31 Horror Movies in 31 Days- The Conjuring 2 (2016)

In an almost unprecedented occasion, the second installment in Ed and Lorraine Warren’s paranormal files is a superior, classy, extraordinarily scary succession to the 2013 sleeper original. Director James Wan plays the audience like a Stradivarius. He is instinctual on when to lull us into a false sense of comfort. Normally poltergeist sightings are relegated to nocturnal appearances but Wan upends the convention for a shudder-inducing gag with Bill Wilkins during a rainy day home from school.

Likewise, the parents would be myopic to the chairs moving autonomously but after Peggy Hodgson (Frances O’Connor) glimpses a turbulent event, she contacts the police who are also eyewitnesses. It’s pretty remarkable that Wilkins is just a surrogate for a more malevolent puppeteer in the wings. While paying lip service to the DeFeo massacre in Amityville, Wan accelerates the opening with snappy jump cuts that synchronized with the rifle.

The only stillborn F/X work in the film is the silhouetted Crooked Man chasing the moppets through the house. Some will animadvert the film for slow patches but I loved the character-driven segments with the Warrens and the Hodgson children. The emotional investment soars during this passage. Ed’s (Patrick Wilson) guitar riff on Elvis Presley’s “Can’t Help Falling in Love” is a beautifully romantic ode to his wife (Vera Farmiga). In another brilliant contortion on the recipe, Maurice Grosse (Simon McBurney) is not the Warrens’ territorial rival. He has a saturnine history with his daughter’s passing and he is more of a kindred spirit to the investigators.

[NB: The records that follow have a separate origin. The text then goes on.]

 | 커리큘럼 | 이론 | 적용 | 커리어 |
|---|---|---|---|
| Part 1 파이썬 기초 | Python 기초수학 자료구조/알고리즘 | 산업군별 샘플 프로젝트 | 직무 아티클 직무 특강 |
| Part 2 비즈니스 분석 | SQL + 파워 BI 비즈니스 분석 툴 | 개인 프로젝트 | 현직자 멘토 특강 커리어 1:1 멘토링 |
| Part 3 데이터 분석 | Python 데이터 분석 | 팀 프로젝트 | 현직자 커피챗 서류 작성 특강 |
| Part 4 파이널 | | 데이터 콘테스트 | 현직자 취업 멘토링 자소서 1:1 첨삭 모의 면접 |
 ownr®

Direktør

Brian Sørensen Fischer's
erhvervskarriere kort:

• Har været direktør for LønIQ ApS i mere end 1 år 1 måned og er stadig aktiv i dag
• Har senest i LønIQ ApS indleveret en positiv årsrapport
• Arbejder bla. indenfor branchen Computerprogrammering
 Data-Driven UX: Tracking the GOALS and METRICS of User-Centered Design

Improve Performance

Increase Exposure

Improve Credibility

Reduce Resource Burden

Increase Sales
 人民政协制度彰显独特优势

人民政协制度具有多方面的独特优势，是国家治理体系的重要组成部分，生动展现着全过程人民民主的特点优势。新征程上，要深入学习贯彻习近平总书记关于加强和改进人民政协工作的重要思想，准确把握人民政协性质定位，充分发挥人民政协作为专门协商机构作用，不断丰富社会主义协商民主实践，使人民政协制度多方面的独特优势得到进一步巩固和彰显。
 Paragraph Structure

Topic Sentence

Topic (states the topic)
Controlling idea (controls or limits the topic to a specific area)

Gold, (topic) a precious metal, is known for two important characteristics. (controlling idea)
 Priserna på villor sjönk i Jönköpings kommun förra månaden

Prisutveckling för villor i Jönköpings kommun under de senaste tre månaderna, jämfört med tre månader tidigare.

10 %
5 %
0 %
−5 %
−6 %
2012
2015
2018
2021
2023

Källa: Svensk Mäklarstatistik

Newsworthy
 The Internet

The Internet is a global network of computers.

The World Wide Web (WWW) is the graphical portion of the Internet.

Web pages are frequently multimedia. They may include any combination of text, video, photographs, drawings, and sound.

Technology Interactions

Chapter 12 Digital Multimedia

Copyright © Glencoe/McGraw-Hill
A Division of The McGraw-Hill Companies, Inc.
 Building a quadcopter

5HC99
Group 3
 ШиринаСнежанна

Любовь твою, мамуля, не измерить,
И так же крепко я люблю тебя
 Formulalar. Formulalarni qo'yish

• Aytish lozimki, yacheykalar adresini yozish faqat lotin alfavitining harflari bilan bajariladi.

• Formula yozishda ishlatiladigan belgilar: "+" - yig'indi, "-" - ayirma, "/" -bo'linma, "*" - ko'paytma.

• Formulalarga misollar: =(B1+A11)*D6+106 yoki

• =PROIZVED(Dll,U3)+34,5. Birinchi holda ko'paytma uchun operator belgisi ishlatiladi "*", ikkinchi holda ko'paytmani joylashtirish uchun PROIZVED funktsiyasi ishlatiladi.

Since it’s a period piece, conveniences like cell phones and other multimedia forms of communication are inadmissible. Wan doesn’t overindulge in the pyrotechnics overload of today’s blockbusters during the high-octane finale with a jagged tree posing an immense threat to the protagonists. Wan also eschews the cliffhanger segue into the ending credits or a trembling post-credits sequence.